Problema posto >>
Per favore, indica in quale periodo, secondo il brano, David Thorne fu ambasciatore degli Stati Uniti a Roma.

Solo per vendere più copie? Suvvia, non è credibile. E perché Calabresi doveva
morire, perché doveva assolutamente morire? Coprirono il povero Calabresi con
una montagna di bugie, un mucchio di menzogne certificate da un indimenticabile
giudice istruttore, Gerardo D’Ambrosio, che prosciolse Calabresi e i colleghi
per la morte di Pinelli. Bufala calunniosa, tuttavia sorretta da 757 firme di
intellettuali, con la «Lettera aperta a L’Espresso sul caso Pinelli». Bufala
firmata, griffata, plurima, laureata.
Dopo aver sparato al commissario, Lotta Continua titolò: “Ucciso
Calabresi il maggior responsabile dell’assassinio di Pinelli”,
inchiavardando la nuova bufala alla precedente[12]. Erano stati proprio
loro a sparare, quelli di Lotta Continua, certificarono due sentenze della
Cassazione, sulle quali s’imbastirono ulteriori bufale: treno di bufale,
puntuale come la morte.
Negli anni più combattuti, Lotta Continua incrociava David
Thorne, destinato a diventare l’ambasciatore USA a Roma da luglio 2009 ad
agosto 2013. D’altronde il suo papà era in ottimi rapporti col presidente
Eisenhower. Un pedigree di classe con una precoce vocazione, certificata
dal suo CV ufficiale “…ha iniziato a coltivare fin dalla sua gioventù una
profonda conoscenza ed ammirazione per la cultura, la politica e la società
italiane”.[13] Fu così approfondita la sua conoscenza della politica
italiana da essere stampatore della comunista rivoluzionaria Lotta Continua, in
via Dandolo 10, a Roma. Qualcuno vada a chiedere a David Thorne: «Ehi, tu!

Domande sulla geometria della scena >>
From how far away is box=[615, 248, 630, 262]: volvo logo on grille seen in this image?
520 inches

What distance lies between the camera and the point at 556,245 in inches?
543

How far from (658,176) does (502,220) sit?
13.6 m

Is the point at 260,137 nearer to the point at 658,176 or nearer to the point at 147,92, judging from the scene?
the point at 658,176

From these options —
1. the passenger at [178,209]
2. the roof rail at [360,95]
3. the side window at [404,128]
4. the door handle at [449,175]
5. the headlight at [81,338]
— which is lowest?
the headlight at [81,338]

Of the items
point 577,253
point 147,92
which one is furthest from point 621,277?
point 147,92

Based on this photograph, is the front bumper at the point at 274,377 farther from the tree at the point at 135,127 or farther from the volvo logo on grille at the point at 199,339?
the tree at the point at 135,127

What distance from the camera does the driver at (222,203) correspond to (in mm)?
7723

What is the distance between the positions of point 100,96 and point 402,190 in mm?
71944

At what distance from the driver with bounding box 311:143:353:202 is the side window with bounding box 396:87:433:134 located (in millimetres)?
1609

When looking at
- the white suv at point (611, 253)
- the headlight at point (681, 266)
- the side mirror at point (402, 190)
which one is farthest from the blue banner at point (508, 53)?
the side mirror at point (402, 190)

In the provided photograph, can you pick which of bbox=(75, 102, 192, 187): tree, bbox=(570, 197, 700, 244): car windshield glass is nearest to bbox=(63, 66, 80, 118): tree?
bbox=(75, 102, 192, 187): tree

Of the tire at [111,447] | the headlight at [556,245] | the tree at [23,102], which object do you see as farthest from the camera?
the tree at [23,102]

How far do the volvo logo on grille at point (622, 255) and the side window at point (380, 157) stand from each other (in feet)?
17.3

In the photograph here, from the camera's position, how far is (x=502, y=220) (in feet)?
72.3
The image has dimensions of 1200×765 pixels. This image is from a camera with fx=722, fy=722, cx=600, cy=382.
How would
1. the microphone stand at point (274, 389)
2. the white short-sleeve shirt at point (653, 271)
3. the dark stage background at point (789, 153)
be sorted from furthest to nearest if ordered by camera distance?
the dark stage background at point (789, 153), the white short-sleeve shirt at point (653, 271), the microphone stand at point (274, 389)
--
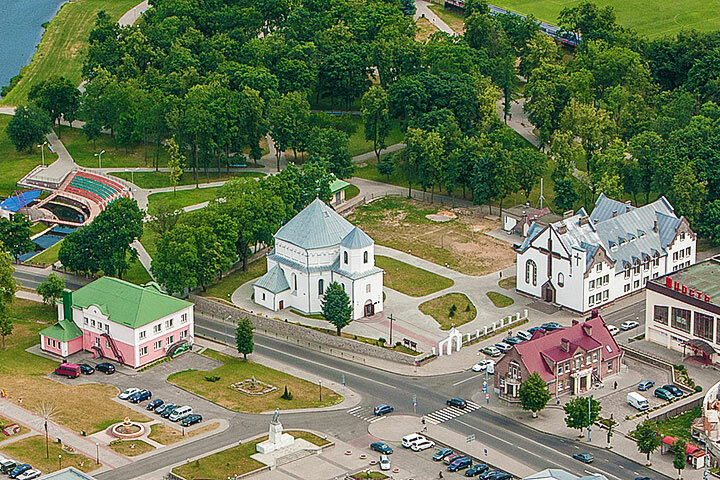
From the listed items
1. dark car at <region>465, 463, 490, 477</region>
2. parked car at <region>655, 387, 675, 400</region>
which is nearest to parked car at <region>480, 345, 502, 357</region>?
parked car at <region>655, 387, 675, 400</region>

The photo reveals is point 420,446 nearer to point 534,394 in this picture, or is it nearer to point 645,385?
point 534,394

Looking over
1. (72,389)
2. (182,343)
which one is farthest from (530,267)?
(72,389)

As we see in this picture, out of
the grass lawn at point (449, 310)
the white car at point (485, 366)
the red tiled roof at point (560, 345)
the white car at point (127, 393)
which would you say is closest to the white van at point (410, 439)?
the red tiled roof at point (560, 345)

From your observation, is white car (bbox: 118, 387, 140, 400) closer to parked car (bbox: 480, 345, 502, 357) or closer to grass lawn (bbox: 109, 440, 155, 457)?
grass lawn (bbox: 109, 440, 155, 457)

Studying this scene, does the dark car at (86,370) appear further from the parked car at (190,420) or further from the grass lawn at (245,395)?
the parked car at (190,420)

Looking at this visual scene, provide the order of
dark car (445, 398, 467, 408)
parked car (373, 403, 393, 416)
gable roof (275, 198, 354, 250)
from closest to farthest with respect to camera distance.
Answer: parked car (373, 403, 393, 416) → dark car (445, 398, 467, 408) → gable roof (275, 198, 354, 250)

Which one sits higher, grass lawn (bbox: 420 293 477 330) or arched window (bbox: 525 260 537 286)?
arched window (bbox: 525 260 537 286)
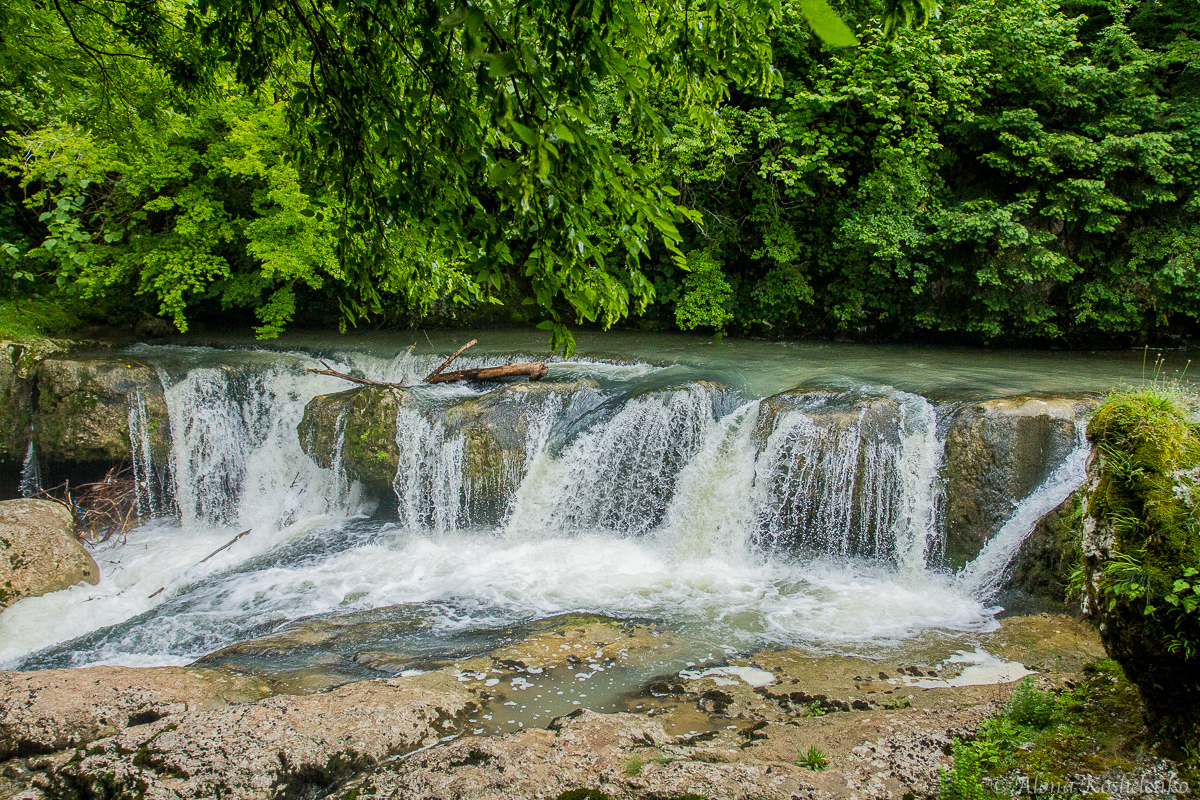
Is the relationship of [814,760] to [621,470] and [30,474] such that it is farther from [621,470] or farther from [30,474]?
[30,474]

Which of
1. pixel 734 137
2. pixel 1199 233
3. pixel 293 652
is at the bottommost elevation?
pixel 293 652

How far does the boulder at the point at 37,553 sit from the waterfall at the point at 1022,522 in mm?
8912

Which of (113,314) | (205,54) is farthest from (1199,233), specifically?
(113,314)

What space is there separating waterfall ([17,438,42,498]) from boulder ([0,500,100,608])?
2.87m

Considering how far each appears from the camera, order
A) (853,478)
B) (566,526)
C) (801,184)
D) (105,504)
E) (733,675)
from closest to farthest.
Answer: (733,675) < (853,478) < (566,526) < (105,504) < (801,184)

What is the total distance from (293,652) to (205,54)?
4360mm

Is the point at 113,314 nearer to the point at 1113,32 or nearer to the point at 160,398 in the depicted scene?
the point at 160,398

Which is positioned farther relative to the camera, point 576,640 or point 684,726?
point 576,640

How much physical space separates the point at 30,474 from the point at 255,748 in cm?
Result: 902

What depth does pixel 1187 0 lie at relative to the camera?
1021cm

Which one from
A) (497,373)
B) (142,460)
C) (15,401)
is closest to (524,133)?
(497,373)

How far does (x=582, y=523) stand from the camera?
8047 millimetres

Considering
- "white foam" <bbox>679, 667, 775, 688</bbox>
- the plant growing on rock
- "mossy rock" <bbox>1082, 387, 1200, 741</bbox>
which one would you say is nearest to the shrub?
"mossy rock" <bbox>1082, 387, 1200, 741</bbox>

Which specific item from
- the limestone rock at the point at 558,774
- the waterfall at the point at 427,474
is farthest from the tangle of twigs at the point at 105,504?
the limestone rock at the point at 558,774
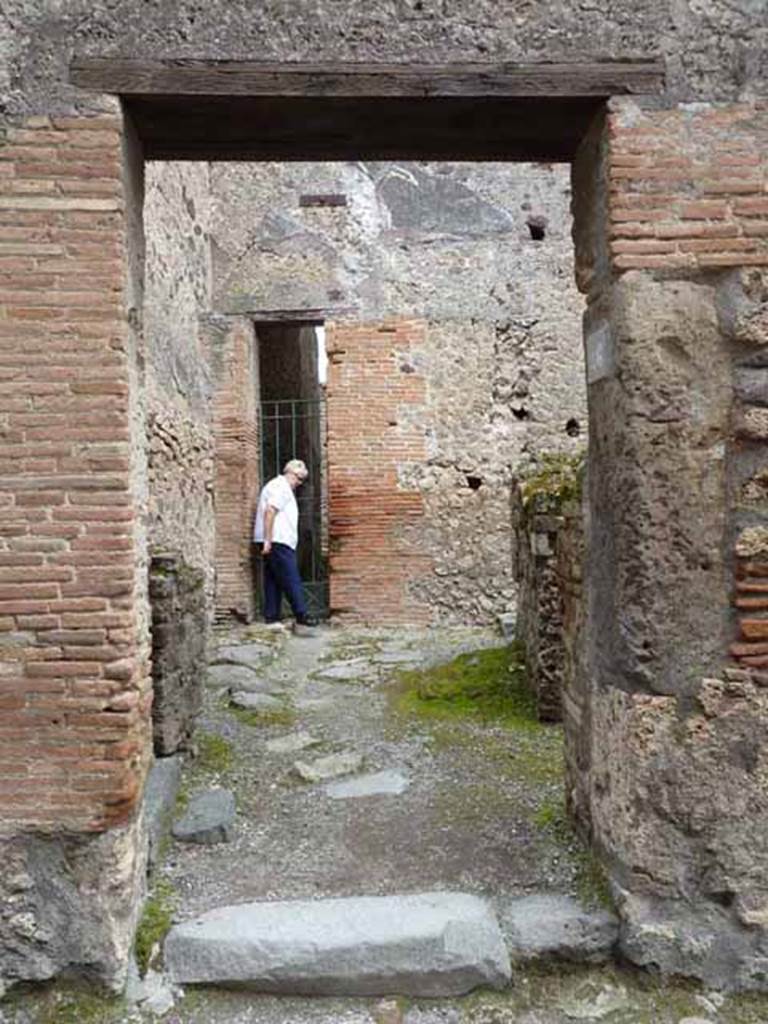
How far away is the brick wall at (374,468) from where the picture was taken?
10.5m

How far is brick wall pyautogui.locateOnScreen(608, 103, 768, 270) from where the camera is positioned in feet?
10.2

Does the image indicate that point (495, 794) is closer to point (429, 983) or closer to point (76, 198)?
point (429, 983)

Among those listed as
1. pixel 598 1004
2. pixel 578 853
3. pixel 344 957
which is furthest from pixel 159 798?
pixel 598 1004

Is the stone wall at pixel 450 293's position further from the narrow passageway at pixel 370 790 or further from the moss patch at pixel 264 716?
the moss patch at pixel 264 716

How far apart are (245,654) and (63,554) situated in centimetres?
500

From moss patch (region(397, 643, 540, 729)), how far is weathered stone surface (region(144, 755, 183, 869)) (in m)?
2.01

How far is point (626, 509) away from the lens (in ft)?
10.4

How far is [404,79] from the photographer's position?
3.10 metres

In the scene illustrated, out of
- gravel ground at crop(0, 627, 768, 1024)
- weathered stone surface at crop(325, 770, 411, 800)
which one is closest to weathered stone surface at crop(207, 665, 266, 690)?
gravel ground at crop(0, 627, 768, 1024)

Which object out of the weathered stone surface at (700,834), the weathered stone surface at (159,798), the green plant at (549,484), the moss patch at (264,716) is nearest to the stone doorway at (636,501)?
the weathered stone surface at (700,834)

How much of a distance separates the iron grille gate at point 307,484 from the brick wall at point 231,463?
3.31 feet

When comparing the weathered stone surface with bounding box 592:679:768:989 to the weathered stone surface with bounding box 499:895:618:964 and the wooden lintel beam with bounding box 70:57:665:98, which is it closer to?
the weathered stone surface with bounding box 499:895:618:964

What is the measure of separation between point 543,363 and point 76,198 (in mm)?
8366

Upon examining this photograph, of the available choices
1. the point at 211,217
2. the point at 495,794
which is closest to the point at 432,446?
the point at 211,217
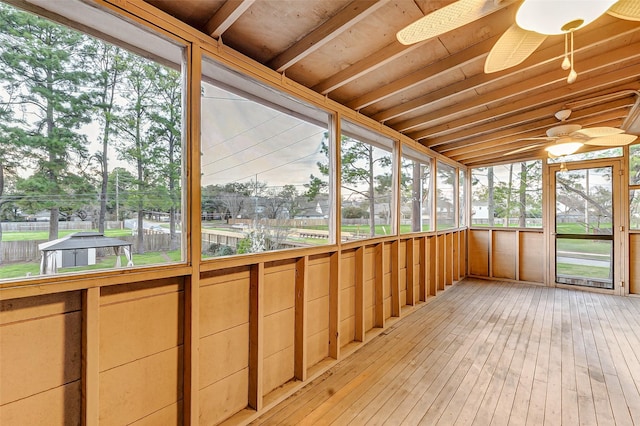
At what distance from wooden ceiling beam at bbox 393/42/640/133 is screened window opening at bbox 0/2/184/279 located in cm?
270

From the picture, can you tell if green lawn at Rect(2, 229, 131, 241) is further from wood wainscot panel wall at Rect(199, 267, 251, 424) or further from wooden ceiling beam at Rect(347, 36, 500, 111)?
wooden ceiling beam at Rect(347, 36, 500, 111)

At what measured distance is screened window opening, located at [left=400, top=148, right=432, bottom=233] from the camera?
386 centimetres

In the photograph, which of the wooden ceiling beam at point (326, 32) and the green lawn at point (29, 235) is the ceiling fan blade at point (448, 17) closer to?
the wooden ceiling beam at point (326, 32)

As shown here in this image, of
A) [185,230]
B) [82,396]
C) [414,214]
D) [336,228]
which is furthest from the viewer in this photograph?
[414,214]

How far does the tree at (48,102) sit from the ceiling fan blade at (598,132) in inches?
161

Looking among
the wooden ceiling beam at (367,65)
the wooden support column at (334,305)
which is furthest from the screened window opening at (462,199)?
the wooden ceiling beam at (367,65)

Risposta completa >>
Da luglio 2009 ad agosto 2013.